Todavia, de nada adiantou a solicitação de Miquinho, sua aparição foi inútil, tarde demais. Um dos aflitos já havia dado cabo à vida da linguaruda. Foi um crime nefasto, mitológico. Fez o serviço profissionalmente, sem deixar vestígios. Arrependimento? Hum!... Nem pensar! Quando veio a público o seu falecimento, foi um alívio para o time dos perturbados. O criminoso estava orgulhoso consigo mesmo, pois agora poderia viver em paz com a amante e o irmão.

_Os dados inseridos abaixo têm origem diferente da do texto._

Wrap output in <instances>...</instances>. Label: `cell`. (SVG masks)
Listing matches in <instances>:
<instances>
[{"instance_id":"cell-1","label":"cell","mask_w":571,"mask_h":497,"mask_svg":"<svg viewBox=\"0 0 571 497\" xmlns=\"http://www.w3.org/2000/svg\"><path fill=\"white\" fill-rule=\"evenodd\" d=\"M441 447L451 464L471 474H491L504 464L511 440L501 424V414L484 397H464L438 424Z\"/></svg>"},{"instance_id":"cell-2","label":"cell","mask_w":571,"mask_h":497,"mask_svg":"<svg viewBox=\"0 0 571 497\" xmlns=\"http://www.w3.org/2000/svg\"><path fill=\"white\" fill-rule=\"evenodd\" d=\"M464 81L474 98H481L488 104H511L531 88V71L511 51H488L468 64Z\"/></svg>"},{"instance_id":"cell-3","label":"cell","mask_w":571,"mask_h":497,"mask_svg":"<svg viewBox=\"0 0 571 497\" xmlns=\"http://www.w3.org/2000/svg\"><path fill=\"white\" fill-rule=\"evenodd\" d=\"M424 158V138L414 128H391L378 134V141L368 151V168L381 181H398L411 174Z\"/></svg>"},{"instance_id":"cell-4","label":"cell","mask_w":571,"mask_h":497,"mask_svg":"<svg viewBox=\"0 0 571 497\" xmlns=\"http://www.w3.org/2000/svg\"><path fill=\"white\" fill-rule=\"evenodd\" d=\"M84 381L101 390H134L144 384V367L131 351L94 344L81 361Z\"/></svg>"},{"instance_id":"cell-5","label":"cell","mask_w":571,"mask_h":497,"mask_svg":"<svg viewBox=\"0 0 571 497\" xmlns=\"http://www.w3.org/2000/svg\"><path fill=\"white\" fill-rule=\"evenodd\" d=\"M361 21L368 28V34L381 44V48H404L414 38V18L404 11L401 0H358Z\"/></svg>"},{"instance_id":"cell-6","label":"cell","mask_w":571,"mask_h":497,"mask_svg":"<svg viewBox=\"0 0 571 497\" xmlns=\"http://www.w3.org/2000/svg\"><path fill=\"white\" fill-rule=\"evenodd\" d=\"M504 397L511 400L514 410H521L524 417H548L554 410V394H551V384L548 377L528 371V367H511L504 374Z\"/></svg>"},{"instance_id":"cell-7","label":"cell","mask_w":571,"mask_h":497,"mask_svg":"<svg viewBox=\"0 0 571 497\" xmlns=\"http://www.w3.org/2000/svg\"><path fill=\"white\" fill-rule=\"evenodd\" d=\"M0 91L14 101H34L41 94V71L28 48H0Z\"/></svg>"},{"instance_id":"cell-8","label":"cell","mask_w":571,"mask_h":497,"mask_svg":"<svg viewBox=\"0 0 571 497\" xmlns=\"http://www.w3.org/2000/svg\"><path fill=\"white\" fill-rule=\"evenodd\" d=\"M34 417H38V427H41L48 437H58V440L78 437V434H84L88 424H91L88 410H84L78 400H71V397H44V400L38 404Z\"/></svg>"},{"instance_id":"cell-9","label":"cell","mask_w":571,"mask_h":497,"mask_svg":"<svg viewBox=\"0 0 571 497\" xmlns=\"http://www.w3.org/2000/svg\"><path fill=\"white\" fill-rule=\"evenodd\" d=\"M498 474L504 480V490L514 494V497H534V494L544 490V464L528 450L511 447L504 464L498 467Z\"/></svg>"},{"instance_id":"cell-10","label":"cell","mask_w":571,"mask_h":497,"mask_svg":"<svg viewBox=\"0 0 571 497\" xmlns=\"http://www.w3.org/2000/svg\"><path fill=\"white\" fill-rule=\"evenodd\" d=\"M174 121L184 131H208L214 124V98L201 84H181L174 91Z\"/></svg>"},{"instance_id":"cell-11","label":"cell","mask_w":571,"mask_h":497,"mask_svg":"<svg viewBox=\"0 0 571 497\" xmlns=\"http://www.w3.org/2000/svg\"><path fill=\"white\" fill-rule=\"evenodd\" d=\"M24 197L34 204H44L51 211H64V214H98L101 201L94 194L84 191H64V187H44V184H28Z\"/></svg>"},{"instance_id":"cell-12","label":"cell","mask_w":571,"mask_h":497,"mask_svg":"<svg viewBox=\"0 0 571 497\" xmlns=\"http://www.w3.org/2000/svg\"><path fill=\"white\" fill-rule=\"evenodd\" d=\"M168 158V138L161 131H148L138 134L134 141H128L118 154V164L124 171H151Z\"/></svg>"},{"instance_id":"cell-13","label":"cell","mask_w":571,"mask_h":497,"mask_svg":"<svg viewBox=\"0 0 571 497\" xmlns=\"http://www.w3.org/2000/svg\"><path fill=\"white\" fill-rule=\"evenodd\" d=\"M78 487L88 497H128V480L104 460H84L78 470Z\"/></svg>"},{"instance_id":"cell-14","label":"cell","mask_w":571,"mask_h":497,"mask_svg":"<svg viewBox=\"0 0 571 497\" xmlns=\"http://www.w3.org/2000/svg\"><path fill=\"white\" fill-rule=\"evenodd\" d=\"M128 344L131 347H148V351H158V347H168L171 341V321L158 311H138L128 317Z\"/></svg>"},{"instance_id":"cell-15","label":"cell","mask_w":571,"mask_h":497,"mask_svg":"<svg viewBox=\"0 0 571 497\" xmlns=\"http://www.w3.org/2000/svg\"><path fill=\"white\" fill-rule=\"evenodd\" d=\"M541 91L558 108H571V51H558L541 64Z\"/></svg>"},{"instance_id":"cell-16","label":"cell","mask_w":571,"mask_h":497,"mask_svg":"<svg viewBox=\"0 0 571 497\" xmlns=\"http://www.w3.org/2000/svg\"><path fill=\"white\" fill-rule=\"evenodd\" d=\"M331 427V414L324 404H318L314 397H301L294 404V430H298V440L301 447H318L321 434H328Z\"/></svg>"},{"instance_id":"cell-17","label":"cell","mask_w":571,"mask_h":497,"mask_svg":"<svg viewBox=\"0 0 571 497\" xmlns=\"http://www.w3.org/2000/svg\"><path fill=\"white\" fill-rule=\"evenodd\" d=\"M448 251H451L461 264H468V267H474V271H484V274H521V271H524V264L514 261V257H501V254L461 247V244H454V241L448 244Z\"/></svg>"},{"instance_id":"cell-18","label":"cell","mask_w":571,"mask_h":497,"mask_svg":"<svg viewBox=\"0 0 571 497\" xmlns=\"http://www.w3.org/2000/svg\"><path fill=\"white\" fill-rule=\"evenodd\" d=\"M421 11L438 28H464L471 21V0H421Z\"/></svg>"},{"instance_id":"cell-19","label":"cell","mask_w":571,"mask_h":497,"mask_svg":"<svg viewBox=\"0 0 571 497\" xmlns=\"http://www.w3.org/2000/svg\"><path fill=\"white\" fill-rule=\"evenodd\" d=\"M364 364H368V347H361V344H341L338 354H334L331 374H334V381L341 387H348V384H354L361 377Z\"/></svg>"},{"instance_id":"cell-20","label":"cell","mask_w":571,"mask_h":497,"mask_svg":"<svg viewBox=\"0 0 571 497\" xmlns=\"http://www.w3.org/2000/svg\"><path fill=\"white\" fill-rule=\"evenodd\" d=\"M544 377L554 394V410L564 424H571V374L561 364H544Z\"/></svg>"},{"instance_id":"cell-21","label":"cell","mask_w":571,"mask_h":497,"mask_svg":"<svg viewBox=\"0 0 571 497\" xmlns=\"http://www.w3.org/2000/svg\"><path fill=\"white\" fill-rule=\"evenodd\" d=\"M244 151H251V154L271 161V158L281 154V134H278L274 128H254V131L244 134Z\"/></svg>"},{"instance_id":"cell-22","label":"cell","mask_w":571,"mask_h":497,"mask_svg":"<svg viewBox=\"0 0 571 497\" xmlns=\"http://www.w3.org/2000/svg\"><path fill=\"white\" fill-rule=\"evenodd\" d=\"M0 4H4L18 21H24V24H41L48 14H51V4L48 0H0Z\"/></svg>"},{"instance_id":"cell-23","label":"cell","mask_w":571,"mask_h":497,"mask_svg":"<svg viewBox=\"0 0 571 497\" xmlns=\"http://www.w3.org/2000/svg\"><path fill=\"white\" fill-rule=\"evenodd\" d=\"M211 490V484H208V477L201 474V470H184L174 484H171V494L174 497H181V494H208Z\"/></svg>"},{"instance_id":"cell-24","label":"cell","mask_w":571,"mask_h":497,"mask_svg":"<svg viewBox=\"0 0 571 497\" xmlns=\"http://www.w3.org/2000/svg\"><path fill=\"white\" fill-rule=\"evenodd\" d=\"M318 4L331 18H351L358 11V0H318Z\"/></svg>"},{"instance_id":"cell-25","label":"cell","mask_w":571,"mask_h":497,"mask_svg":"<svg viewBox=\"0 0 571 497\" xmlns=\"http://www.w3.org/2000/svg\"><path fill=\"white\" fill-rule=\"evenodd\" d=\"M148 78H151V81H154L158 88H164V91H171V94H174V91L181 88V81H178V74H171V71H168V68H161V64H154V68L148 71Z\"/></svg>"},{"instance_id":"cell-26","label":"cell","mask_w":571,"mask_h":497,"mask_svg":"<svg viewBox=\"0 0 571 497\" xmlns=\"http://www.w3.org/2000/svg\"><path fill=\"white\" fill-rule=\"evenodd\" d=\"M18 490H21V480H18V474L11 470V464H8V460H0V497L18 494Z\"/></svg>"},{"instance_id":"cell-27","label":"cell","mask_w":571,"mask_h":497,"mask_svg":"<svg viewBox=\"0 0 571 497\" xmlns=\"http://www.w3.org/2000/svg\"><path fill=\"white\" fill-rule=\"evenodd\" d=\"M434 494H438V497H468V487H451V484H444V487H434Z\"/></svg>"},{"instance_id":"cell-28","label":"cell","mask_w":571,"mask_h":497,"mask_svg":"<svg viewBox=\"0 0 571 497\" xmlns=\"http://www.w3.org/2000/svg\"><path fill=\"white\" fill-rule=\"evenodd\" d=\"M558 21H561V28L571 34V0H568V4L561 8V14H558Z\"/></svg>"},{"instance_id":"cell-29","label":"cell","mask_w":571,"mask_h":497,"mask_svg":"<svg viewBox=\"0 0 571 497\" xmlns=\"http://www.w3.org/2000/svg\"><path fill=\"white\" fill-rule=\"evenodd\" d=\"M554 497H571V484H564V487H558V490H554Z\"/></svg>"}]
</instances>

No velório, o coro de lamentação era um só: Coitadinha! Era tão boazinha! Pobrezinha!
O cientista maluco – seu Gambá – queria lhe tirar a língua para clonar... E extrair do seu DNA os segredos misteriosos e desvendar quem foi o criminoso.
Dona Vespa, ao pé do ouvido do seu Sabiá, dizia:
- Um velório, dois caixões e um corpo. Não é esquisito, compadre?
Ele respondeu-lhe baixinho:
- Não!... Um é para o corpo desengonçado e o outro é para a língua ferina.
Dona Vespa adiantou-se, dizendo:
- Bem que a avisei que, quem fala demais dá bom-dia a cavalo! No entanto, ela sempre debochou de mim, ignorava-me e dizia:
- Você tá mortinha de inveja, de curiosidade, mas não vou lhe dizer nada, não; nadinha mesmo.
E, acrescentou: Se ela não escutasse os segredos, morreria de tédio... A sua alegria era saber da vida dos outros."
Seu Sabiá finalizou, dizendo:
- Que vá a língua e fique a lição, não é comadre?